### TASK DETAILS
Exactly as given, restate each record that follows.

### Recorded data
↓↓↓

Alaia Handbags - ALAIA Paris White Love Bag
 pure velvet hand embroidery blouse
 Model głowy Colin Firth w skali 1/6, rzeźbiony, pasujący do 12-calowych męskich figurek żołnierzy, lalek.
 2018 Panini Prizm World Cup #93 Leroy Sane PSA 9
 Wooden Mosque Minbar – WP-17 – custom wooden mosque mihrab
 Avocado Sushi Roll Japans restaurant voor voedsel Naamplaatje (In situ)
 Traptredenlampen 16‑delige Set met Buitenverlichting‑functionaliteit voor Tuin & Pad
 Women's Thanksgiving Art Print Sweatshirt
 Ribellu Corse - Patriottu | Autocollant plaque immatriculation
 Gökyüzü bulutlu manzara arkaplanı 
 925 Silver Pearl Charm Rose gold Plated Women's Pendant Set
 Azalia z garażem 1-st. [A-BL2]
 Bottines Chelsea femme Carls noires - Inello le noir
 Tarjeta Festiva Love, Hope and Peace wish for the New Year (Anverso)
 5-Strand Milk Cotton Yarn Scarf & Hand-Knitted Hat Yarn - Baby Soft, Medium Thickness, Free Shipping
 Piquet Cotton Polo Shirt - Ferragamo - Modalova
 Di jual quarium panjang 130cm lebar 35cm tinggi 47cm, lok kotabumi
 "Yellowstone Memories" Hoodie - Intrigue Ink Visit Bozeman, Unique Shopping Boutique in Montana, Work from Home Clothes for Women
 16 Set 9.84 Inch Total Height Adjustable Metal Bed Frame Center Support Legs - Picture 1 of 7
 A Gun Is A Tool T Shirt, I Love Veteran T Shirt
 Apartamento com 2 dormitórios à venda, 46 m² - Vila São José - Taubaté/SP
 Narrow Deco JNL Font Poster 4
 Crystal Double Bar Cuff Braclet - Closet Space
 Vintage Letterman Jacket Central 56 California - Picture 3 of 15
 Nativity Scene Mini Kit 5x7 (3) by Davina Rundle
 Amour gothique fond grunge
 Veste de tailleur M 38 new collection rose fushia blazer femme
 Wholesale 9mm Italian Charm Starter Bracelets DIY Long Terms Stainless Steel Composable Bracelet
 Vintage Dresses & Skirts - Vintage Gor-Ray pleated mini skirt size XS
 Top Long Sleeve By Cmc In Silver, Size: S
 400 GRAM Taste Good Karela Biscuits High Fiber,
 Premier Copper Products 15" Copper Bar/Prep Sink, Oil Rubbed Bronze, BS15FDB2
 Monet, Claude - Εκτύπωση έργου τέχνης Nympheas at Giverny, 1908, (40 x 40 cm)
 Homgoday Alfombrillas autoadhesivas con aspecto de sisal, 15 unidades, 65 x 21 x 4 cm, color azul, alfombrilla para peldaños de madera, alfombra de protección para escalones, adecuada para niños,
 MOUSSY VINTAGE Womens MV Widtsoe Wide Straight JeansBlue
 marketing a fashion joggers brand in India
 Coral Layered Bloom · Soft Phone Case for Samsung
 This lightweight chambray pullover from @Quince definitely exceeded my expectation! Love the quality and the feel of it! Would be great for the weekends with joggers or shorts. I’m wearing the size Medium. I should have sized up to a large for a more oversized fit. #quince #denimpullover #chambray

↑↑↑

### EXERCISE OUTPUT
Alaia Handbags - ALAIA Paris White Love Bag
 pure velvet hand embroidery blouse
 Model głowy Colin Firth w skali 1/6, rzeźbiony, pasujący do 12-calowych męskich figurek żołnierzy, lalek.
 2018 Panini Prizm World Cup #93 Leroy Sane PSA 9
 Wooden Mosque Minbar – WP-17 – custom wooden mosque mihrab
 Avocado Sushi Roll Japans restaurant voor voedsel Naamplaatje (In situ)
 Traptredenlampen 16‑delige Set met Buitenverlichting‑functionaliteit voor Tuin & Pad
 Women's Thanksgiving Art Print Sweatshirt
 Ribellu Corse - Patriottu | Autocollant plaque immatriculation
 Gökyüzü bulutlu manzara arkaplanı 
 925 Silver Pearl Charm Rose gold Plated Women's Pendant Set
 Azalia z garażem 1-st. [A-BL2]
 Bottines Chelsea femme Carls noires - Inello le noir
 Tarjeta Festiva Love, Hope and Peace wish for the New Year (Anverso)
 5-Strand Milk Cotton Yarn Scarf & Hand-Knitted Hat Yarn - Baby Soft, Medium Thickness, Free Shipping
 Piquet Cotton Polo Shirt - Ferragamo - Modalova
 Di jual quarium panjang 130cm lebar 35cm tinggi 47cm, lok kotabumi
 "Yellowstone Memories" Hoodie - Intrigue Ink Visit Bozeman, Unique Shopping Boutique in Montana, Work from Home Clothes for Women
 16 Set 9.84 Inch Total Height Adjustable Metal Bed Frame Center Support Legs - Picture 1 of 7
 A Gun Is A Tool T Shirt, I Love Veteran T Shirt
 Apartamento com 2 dormitórios à venda, 46 m² - Vila São José - Taubaté/SP
 Narrow Deco JNL Font Poster 4
 Crystal Double Bar Cuff Braclet - Closet Space
 Vintage Letterman Jacket Central 56 California - Picture 3 of 15
 Nativity Scene Mini Kit 5x7 (3) by Davina Rundle
 Amour gothique fond grunge
 Veste de tailleur M 38 new collection rose fushia blazer femme
 Wholesale 9mm Italian Charm Starter Bracelets DIY Long Terms Stainless Steel Composable Bracelet
 Vintage Dresses & Skirts - Vintage Gor-Ray pleated mini skirt size XS
 Top Long Sleeve By Cmc In Silver, Size: S
 400 GRAM Taste Good Karela Biscuits High Fiber,
 Premier Copper Products 15" Copper Bar/Prep Sink, Oil Rubbed Bronze, BS15FDB2
 Monet, Claude - Εκτύπωση έργου τέχνης Nympheas at Giverny, 1908, (40 x 40 cm)
 Homgoday Alfombrillas autoadhesivas con aspecto de sisal, 15 unidades, 65 x 21 x 4 cm, color azul, alfombrilla para peldaños de madera, alfombra de protección para escalones, adecuada para niños,
 MOUSSY VINTAGE Womens MV Widtsoe Wide Straight JeansBlue
 marketing a fashion joggers brand in India
 Coral Layered Bloom · Soft Phone Case for Samsung
 This lightweight chambray pullover from @Quince definitely exceeded my expectation! Love the quality and the feel of it! Would be great for the weekends with joggers or shorts. I’m wearing the size Medium. I should have sized up to a large for a more oversized fit. #quince #denimpullover #chambray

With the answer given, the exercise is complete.